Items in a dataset
┄┄┄┄┄┄┄┄┄┄
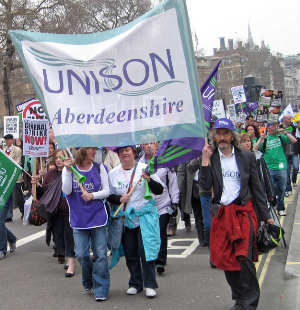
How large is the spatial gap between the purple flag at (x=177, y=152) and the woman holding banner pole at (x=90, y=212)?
61 centimetres

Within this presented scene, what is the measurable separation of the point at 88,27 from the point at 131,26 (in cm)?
3457

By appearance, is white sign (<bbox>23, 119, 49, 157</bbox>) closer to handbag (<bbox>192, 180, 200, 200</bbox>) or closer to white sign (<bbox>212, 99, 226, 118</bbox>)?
handbag (<bbox>192, 180, 200, 200</bbox>)

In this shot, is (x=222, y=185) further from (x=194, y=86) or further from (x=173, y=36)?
(x=173, y=36)

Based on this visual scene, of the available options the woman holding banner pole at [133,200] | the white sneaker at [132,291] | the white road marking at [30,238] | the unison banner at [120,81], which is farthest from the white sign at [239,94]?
the unison banner at [120,81]

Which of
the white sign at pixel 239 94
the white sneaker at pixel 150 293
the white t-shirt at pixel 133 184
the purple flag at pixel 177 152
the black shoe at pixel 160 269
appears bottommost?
the white sneaker at pixel 150 293

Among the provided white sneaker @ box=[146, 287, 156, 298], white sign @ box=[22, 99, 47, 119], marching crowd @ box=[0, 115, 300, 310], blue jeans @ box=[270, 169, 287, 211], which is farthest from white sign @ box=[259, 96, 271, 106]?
white sneaker @ box=[146, 287, 156, 298]

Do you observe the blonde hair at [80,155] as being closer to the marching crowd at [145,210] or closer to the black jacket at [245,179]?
the marching crowd at [145,210]

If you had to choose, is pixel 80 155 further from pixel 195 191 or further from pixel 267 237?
pixel 195 191

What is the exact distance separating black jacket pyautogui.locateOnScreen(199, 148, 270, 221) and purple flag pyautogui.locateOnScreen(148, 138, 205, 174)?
28 cm

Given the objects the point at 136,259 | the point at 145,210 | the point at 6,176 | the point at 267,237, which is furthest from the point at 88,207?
the point at 6,176

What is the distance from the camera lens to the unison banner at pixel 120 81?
188 inches

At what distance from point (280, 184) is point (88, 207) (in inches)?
211

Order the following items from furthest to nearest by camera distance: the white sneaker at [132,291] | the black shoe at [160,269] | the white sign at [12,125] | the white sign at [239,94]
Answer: the white sign at [239,94] → the white sign at [12,125] → the black shoe at [160,269] → the white sneaker at [132,291]

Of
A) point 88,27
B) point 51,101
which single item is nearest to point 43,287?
point 51,101
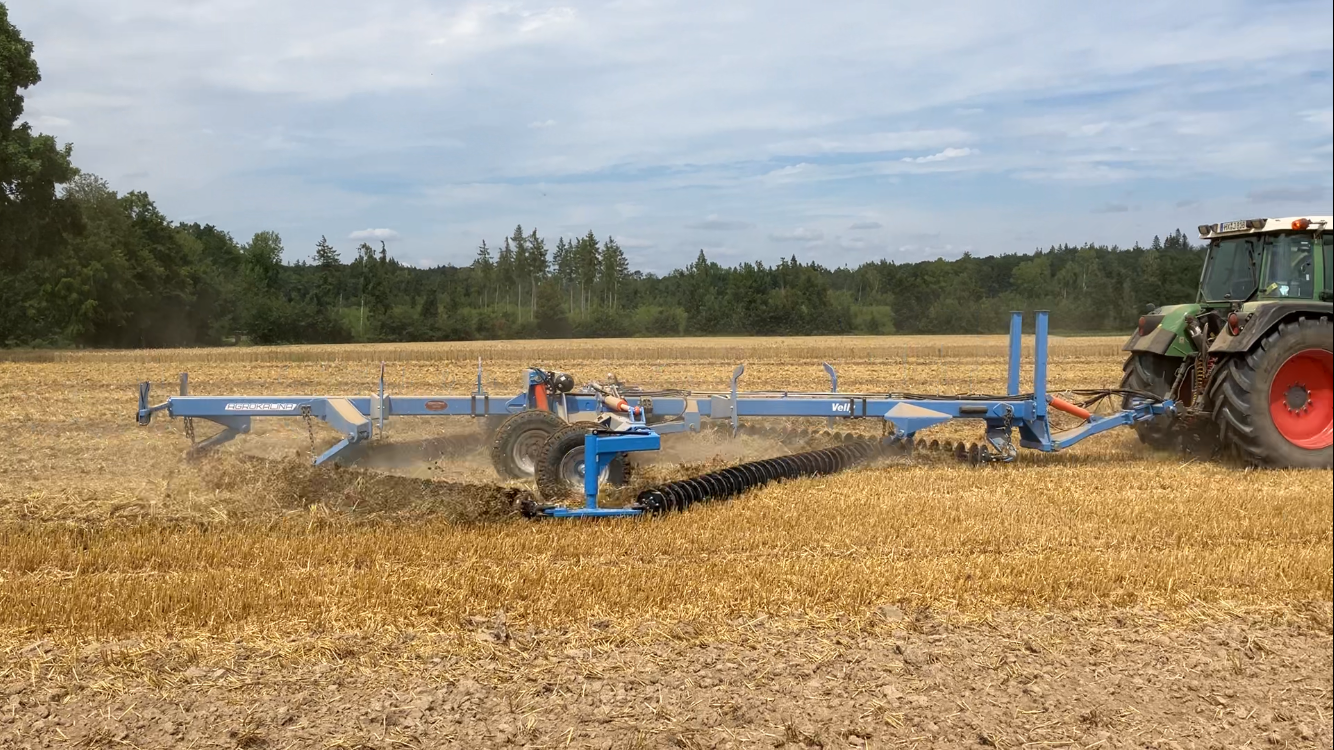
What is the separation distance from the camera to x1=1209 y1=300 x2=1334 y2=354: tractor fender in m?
┄┄┄┄┄┄┄┄┄┄
* **What to work on**: Copy every item above word for word, leaving out the pictures.

* **Task response**:
How large is the spatial gap between the purple flag at (x=177, y=152) and the woman holding banner pole at (x=90, y=212)?
61 centimetres

Within this presented scene, what is the measurable separation of the point at 88,27 from the point at 131,26 (in cm)?
3457

By appearance, is white sign (<bbox>23, 119, 49, 157</bbox>) closer to handbag (<bbox>192, 180, 200, 200</bbox>) or closer to white sign (<bbox>212, 99, 226, 118</bbox>)?
handbag (<bbox>192, 180, 200, 200</bbox>)

In this shot, is (x=222, y=185) further from (x=194, y=86) or further from (x=173, y=36)?
(x=173, y=36)

Based on this visual scene, of the available options the woman holding banner pole at [133,200] | the white sneaker at [132,291] | the white road marking at [30,238] | the unison banner at [120,81], which is farthest from the white sign at [239,94]?
the unison banner at [120,81]

Which of
the white sign at pixel 239 94
the white sneaker at pixel 150 293
the white t-shirt at pixel 133 184
the purple flag at pixel 177 152
the black shoe at pixel 160 269
appears bottommost?
the white sneaker at pixel 150 293

Among the provided white sneaker @ box=[146, 287, 156, 298], white sign @ box=[22, 99, 47, 119], marching crowd @ box=[0, 115, 300, 310], blue jeans @ box=[270, 169, 287, 211], which is farthest from white sign @ box=[259, 96, 271, 106]?
white sneaker @ box=[146, 287, 156, 298]

Do you observe the blonde hair at [80,155] as being closer to the marching crowd at [145,210] or closer to the black jacket at [245,179]?
the marching crowd at [145,210]

If you had to choose, is pixel 80 155 further from pixel 195 191 or further from pixel 267 237?
pixel 195 191

What is the exact distance separating black jacket pyautogui.locateOnScreen(199, 148, 270, 221) and purple flag pyautogui.locateOnScreen(148, 138, 205, 174)?
28 cm

Given the objects the point at 136,259 | the point at 145,210 | the point at 6,176 | the point at 267,237, which is furthest from the point at 88,207?
the point at 6,176

What is the distance from the camera lens to the unison banner at pixel 120 81?
188 inches

At what distance from point (280, 184) is point (88, 207) (in inches)?
211

Order the following items from furthest to nearest by camera distance: the white sneaker at [132,291] | the black shoe at [160,269] | the white sign at [12,125] | the white sign at [239,94]
Answer: the white sign at [239,94] → the white sign at [12,125] → the black shoe at [160,269] → the white sneaker at [132,291]

Of
A) point 88,27
B) point 51,101
which single item is nearest to point 43,287?
point 51,101
What is the separation distance from the camera to x1=1209 y1=300 x2=1334 y2=354: tractor fender in m?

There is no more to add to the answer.